■ Consegna:
Elenca tutte le attrici di cui la recensione di The Lost Daughter giudica la recitazione.

■ Estratto della fonte:

Maggie Gyllenhaal si prende alcune libertà rispetto al romanzo di cui The Lost Daughter è adattamento. Il personaggio di Leda Caruso diventa inglese e le vicende non si svolgono al Sud Italia bensì sulle coste della Grecia. L’italiano – con le frequenti citazioni letterarie – diventa lingua colta di cui fare sfoggio mentre il ritratto della Grecia e della sua popolazione è fiaccata da stanchi stereotipi. Olivia Colman è una conferma e rende al meglio i tormenti, la solitudine e l’angoscia della sua Leda; Jessie Buckley (Sto pensando di finirla qui), che interpreta il corrispettivo giovane della protagonista, è altrettanto brava e in parte. Anche Dakota Johnson, pur con minor spazio sulla scena, centra in pieno il suo personaggio, con una perenne malinconia e una “rabbia” latente che sa restituire efficacemente sullo schermo.

La Gyllenhaal esordisce dietro la macchina da presa con un film che ha più di qualche difetto in fase di scrittura e di ritmo. A tratti la storia sembra girare a vuoto e i problemi maggiori emergono nel ritratto della chiassosa e volgare famiglia di Nina. Ci viene fatto intendere che i parenti della giovane madre, marito e cognato in primis, rappresentano in qualche modo un pericolo per Leda; non è tuttavia dato sapere perché siano una minaccia o nemmeno perché abbiano tratti così loschi e sfuggenti. Come accennato poco sopra nella nostra recensione di The Lost Daughter, non mancano stereotipi e semplificazioni, che intaccano il racconto. Bella invece la colonna sonora, i cui brani sono sempre utilizzati con criterio, a scandire l’andamento narrativo e gli stati d’animo della protagonista.

■ Dati forniti:
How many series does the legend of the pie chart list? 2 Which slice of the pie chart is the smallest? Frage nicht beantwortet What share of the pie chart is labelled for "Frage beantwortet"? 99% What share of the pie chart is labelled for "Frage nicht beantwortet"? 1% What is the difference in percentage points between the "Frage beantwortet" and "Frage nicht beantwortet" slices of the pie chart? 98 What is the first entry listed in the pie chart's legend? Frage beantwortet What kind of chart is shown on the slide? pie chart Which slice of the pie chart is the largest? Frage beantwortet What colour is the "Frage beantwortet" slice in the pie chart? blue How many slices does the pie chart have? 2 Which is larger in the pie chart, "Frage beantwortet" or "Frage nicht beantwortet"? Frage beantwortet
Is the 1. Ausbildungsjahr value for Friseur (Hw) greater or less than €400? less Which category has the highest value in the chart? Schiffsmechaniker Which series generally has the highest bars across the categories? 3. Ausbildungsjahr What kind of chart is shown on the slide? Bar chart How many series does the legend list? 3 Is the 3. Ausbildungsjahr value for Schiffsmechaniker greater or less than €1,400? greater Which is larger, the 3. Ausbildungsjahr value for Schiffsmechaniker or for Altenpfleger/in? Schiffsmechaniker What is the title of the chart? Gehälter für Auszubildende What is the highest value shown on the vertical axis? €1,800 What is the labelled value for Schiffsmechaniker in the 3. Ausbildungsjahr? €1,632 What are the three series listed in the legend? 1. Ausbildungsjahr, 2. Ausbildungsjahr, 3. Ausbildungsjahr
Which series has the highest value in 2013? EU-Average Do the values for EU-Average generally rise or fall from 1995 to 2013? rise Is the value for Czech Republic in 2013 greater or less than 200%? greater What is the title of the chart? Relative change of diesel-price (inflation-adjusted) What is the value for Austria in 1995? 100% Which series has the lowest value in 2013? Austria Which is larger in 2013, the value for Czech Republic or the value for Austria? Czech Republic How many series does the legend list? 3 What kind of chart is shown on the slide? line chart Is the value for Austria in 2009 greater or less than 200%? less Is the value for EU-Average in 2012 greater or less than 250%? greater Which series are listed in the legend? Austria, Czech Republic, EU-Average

■ Esercizio svolto:
Olivia Colman, Jessie Buckley, Dakota Johnson